Aim of the task »
Every line of the listing is to be returned exactly as given.

*** Records provided Section Begins ***

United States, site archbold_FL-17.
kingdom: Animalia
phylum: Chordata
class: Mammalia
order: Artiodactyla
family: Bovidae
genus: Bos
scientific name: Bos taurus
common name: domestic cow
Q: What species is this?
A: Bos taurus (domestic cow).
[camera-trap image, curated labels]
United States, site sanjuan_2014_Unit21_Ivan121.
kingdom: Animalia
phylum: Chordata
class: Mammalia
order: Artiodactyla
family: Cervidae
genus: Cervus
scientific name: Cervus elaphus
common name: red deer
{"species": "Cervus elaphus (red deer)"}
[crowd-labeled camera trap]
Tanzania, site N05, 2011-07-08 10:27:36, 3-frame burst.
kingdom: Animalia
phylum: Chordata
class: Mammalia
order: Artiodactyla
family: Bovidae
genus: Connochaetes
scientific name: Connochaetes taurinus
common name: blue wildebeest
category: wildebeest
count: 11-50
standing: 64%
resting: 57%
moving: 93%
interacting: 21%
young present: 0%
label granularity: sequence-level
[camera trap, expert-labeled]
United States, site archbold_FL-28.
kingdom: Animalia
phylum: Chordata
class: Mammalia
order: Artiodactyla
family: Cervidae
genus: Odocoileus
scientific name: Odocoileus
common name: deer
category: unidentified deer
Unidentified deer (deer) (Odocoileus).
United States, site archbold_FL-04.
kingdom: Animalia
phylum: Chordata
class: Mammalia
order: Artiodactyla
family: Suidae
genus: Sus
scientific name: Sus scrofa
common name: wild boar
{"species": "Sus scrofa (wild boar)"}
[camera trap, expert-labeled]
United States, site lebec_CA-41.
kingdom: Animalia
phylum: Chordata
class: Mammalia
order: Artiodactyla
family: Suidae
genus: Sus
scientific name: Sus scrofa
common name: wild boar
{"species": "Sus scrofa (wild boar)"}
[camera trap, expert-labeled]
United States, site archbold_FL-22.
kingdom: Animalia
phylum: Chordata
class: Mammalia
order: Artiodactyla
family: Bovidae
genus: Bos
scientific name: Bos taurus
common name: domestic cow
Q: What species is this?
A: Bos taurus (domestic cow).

*** Records provided Section Ends ***

Problem solution »
United States, site archbold_FL-17.
kingdom: Animalia
phylum: Chordata
class: Mammalia
order: Artiodactyla
family: Bovidae
genus: Bos
scientific name: Bos taurus
common name: domestic cow
Q: What species is this?
A: Bos taurus (domestic cow).
[camera-trap image, curated labels]
United States, site sanjuan_2014_Unit21_Ivan121.
kingdom: Animalia
phylum: Chordata
class: Mammalia
order: Artiodactyla
family: Cervidae
genus: Cervus
scientific name: Cervus elaphus
common name: red deer
{"species": "Cervus elaphus (red deer)"}
[crowd-labeled camera trap]
Tanzania, site N05, 2011-07-08 10:27:36, 3-frame burst.
kingdom: Animalia
phylum: Chordata
class: Mammalia
order: Artiodactyla
family: Bovidae
genus: Connochaetes
scientific name: Connochaetes taurinus
common name: blue wildebeest
category: wildebeest
count: 11-50
standing: 64%
resting: 57%
moving: 93%
interacting: 21%
young present: 0%
label granularity: sequence-level
[camera trap, expert-labeled]
United States, site archbold_FL-28.
kingdom: Animalia
phylum: Chordata
class: Mammalia
order: Artiodactyla
family: Cervidae
genus: Odocoileus
scientific name: Odocoileus
common name: deer
category: unidentified deer
Unidentified deer (deer) (Odocoileus).
United States, site archbold_FL-04.
kingdom: Animalia
phylum: Chordata
class: Mammalia
order: Artiodactyla
family: Suidae
genus: Sus
scientific name: Sus scrofa
common name: wild boar
{"species": "Sus scrofa (wild boar)"}
[camera trap, expert-labeled]
United States, site lebec_CA-41.
kingdom: Animalia
phylum: Chordata
class: Mammalia
order: Artiodactyla
family: Suidae
genus: Sus
scientific name: Sus scrofa
common name: wild boar
{"species": "Sus scrofa (wild boar)"}
[camera trap, expert-labeled]
United States, site archbold_FL-22.
kingdom: Animalia
phylum: Chordata
class: Mammalia
order: Artiodactyla
family: Bovidae
genus: Bos
scientific name: Bos taurus
common name: domestic cow
Q: What species is this?
A: Bos taurus (domestic cow).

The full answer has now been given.